Lawrence crossed the threshold, Quinn following close behind. As she entered, Abigail moved her headlamp along the walls, saw a grouping of holes in a sweep of unblasted rock, the product of a day spent double-jacking more than a hundred years ago.

She heard Lawrence gasp, and she broke away from June and went to her father’s side. “What’s wrong?” His headlamp was trained on an alcove fifteen feet off to the right of the iron door, his dimming light illuminating a collection of tattered burlap sacks, ten in all. Lawrence unclipped his backpack, took a deep, trembling breath, then limped into the alcove and knelt on the rocky floor. He reached into one of the sacks. His head dropped.

“What?” Quinn said. “They empty?”

Lawrence chucked something through the darkness.

A brick of solid gold thudded on the rock at Abigail’s feet. Then another. And another. She reached down, picked one up. The bar looked small in her hand, but it felt disproportionately heavy for its size, the yellow metal gleaming under her lamp, its surface marred with chinks and divots, cold as a block of ice.

“You’re holding more than two hundred and eighty thousand dollars right there,” Quinn said.

Lawrence wept.

Abigail went to him in the alcove, asked, “What is it?”

He shook his head. “Waited a long time for this.”

Quinn had been rifling through the sacks. “I count sixty-one bricks,” he said.

Lawrence closed his eyes as he did the math. “Almost eighteen million. God, my whole body is tingling. Look at that.” His right hand shook in the beam of his headlamp.

Abigail glanced over her shoulder, saw June wandering off into another part of the mine.

“I’m gonna go check on her,” she said.

Abigail struggled to her feet, walked over to June, found her staggering through the dark, shaking her head and muttering to herself.

“What’s wrong, honey?” Abigail asked. “You okay?”

When June looked back, her face had gone pallid and chalky, her eyes sunken, the small woman as bloodless as a cadaver.

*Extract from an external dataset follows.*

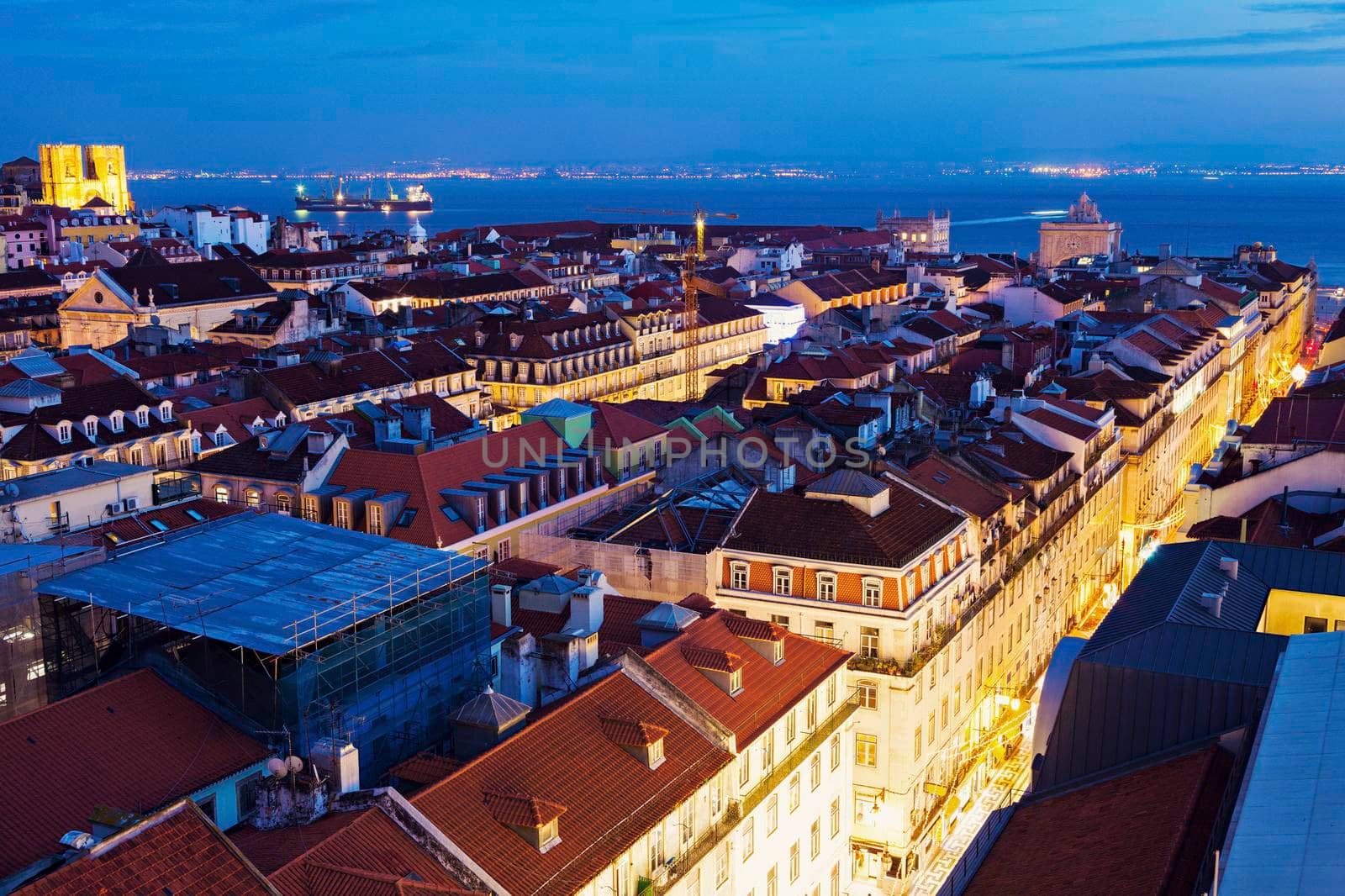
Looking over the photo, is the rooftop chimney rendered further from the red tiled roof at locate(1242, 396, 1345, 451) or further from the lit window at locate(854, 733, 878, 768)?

She turned suddenly and vomited on the rock.

1893

FIFTY-SIX

 W

hen Stephen Cole raised his left arm, the noise in the chamber began to wane. Soon there was no sound but the occasional squall of a child. He stood in the center of the cavern, taking a moment to regard the horrified faces—these men, women, and children of Abandon who sat huddled together along the walls.

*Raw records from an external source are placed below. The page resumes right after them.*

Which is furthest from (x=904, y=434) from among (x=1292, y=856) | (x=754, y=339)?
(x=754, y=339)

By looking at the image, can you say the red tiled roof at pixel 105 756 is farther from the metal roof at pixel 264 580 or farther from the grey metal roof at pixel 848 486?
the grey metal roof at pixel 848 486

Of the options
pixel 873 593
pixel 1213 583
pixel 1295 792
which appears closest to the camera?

“Would you close your eyes with me?” he said.

Hats came off. Heads bowed. Children were shushed.

“Father.” Stephen Cole fell to his knees. “We come before You on this, the night of our Savior’s birth, a greedy, wicked, corrupt assembly. It is a dark hour. We have provoked Your wrath and for that I fall on my face and beseech Your forgiveness.” The preacher prostrated himself, his cheek against the cold rock floor. “I lift up the children to You, dear God. Children! I beg You.” His voice unraveled. “I beg You. Deliver them. Let them not be afraid, and if it be possible, allow this cup to pass.” The preacher’s tears ran down into the crevices of the rock. He whispered, “What of grace? Oh, my Father, what of grace? But not as I, but as Thou wilt. In Your Son’s holy name. Amen.”

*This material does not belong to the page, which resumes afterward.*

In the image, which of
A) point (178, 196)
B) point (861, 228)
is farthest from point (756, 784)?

Stephen wiped his face and rose to his feet, dusted the silt from his great-coat, replaced his visored felt hat. He approached the town blacksmith, a small, well-liked man named Mason Stetler.

“Mason,” he said, “I leave the town to your care. You’re capitan. I’m going out that door now, and I’m going alone. If you hear a knock in quick intervals of three, know that it’s me, but don’t open it for any other reason. Better paint for war.”

“Mind your hair, Stephen. Got a shootin iron?”

“Yes.”

Someone grabbed Stephen’s arm. He turned, faced Gloria Curtice, her wet, probing eyes still grasping for a shred of hope.